Answer:
The max height of the ball is y = -1/2 (v0²/g).
It takes the ball t = -2 · v0/g to hit the ground.
The speed of the ball when it hits the ground is v = -v0.
Explanation:
The height and velocity of the ball is given by the following equations:
y = y0 + v0 · t + 1/2 · g · t²
v = v0 + g · t
Where:
y = height of the ball at time t
y0 = initial height
v0 = initial velocity
t = time
g = acceleration due to gravity (-9.8 m/s² considering the upward direction as positive).
v = velocity at time t
When the ball is at max height, the velocity is 0. So, let´s find the time at which the velocity of the ball is 0.
v = v0 + g · t
0 = v0 + g · t
t = -v0/g
Now, replacing t = -v0/g in the equation of height, we will obtain the maximum height:
y = y0 + v0 · t + 1/2 · g · t² (y0 = 0 because the origin of the frame of reference is located on the ground)
y = v0 · t + 1/2 · g · t²
Replacing t:
y = v0 · (-v0/g) + 1/2 · g · (-v0/g)²
y = -(v0²/g) + 1/2 · (v0²/g)
y = -1/2 (v0²/g)
The max height of the ball is y = -1/2 (v0²/g). Remember that g is negative.
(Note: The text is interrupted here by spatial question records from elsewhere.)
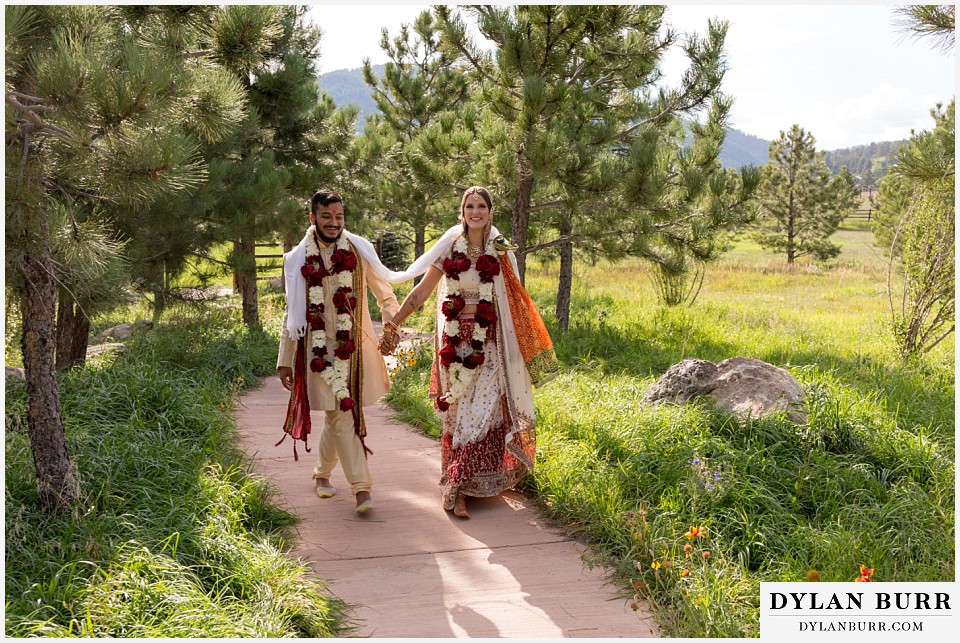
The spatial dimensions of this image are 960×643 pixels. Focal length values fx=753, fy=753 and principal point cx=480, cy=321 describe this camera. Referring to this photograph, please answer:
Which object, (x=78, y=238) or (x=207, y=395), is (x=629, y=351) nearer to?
(x=207, y=395)

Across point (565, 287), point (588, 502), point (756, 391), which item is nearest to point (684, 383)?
point (756, 391)

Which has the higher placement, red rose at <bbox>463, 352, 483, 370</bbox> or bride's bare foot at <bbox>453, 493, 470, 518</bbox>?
red rose at <bbox>463, 352, 483, 370</bbox>

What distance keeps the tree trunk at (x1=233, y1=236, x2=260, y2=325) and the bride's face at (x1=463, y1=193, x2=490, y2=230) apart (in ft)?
17.6

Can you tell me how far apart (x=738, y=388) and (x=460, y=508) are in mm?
2206

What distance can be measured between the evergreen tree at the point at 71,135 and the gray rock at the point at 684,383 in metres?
3.49

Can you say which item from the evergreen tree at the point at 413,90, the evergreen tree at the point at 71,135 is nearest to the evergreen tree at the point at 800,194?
the evergreen tree at the point at 413,90

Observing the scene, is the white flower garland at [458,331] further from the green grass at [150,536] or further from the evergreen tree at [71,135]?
the evergreen tree at [71,135]

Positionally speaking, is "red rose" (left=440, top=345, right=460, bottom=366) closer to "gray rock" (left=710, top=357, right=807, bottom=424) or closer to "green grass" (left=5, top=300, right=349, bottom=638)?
"green grass" (left=5, top=300, right=349, bottom=638)

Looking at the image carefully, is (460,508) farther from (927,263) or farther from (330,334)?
(927,263)

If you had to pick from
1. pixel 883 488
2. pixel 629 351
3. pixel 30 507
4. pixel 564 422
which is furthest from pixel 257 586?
pixel 629 351

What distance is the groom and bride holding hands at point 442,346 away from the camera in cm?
447

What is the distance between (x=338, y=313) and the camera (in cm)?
452

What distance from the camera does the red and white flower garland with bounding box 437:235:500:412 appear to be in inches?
180

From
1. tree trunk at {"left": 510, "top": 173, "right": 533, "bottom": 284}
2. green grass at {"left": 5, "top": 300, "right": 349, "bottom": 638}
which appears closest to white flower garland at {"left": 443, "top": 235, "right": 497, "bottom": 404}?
green grass at {"left": 5, "top": 300, "right": 349, "bottom": 638}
Since the acceleration of the ball is always the same, the time it takes the ball to impact the ground will be twice the time it takes to reach its max height, t = -2 v0/g.
However, let´s calculate that time knowing that at that time the height is 0:
y = y0 + v0 · t + 1/2 · g · t²
0 = v0 · t + 1/2 · g · t²
0 = t · ( v0 + 1/2 · g · t)
0 = v0 + 1/2 · g · t
-2 · v0/g = t
It takes the ball t = -2 · v0/g to hit the ground.
Let´s use the equation of velocity at final time (t = -2 · v0/g):
v = v0 + g · t
v = v0 + g · ( -2 · v0/g)
v = v0 - 2· v0
v = -v0
The speed of the ball when it hits the ground is v = -v0.